Obama continued, “But stark inequality is also corrosive to our democratic principles. While the top 1% has amassed a bigger share of wealth and income, too many families, in inner cities and rural counties, have been left behind – the laid-off factory worker; the waitress and healthcare worker who struggle to pay the bills – convinced that the game is fixed against them, that their government only serves the interests of the powerful – a recipe for more cynicism and polarization in our politics.”
Economic inequality vastly expanded under President Obama and the recovery from the Great Recession he inherited overwhelmingly went to the top, with most Americans getting little to no relief.
There is a lot of discussion about what will be Obama’s legacy. Unmistakably, a major part is how his presidency led to Donald Trump becoming president.
Trump held a press conference detailing how he would handle his business interests and attacked a thoroughly scurrilous report from BuzzFeed that Russia had compromising material on Trump, including evidence of lewd acts, such as paying prostitutes to urinate on a bed President Obama and Michelle Obama used. (He also conflated Buzzfeed’s shoddy journalism with a report on allegations from CNN.)

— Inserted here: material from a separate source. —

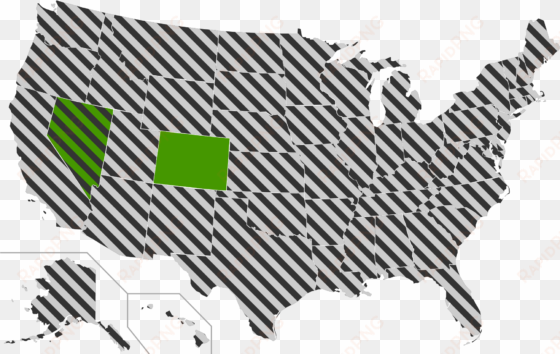2000px blank us map 2c striped svg 15 us - states that allow corporal punishment in schools 2018
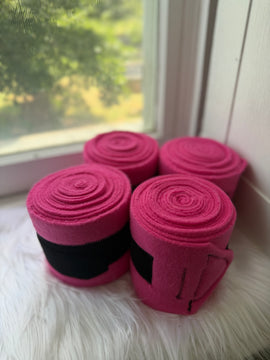 Dark Pink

Trump conceded that the hacking of the Democratic National Committee and Hillary Clinton’s campaign chair John Podesta may have been Russia, but he added China and other countries hack U.S. institutions and organizations and that he would make cybersecurity one of his priorities.
Trump also said he would support fully repealing and replacing the Affordable Care Act or “Obamacare” as soon as he enters office and his choice for Health and Human Services secretary, Tom Price, is confirmed.
No precise details were offered as to how the ACA would be replaced, though Trump claimed throughout the presidential campaign that he favored changing the law to let health insurance companies compete across state lines.
He also went after the drug companies and said he would lower costs by negotiating drug prices saying, “Pharma has a lot of lobbies, a lot of lobbyists, a lot of power. And there’s very little bidding on drugs. We’re the largest buyer of drugs in the world. And yet we don’t bid properly. We’re going to start bidding. We’re going to save billions of dollars over a period of time.”
Another major topic was the border wall, which Trump again insisted would be paid for by Mexico. He said to speed the process US taxpayers would cover the costs upfront and later be reimbursed by Mexico.
Finally, Trump said he was consulting with the Federalist Society, fmr. Senator Jim DeMint, and others, on who his nominee to the Supreme Court would be to replace the late Justice Antonin Scalia. Trump plans to offer a nominee within two weeks after his inauguration.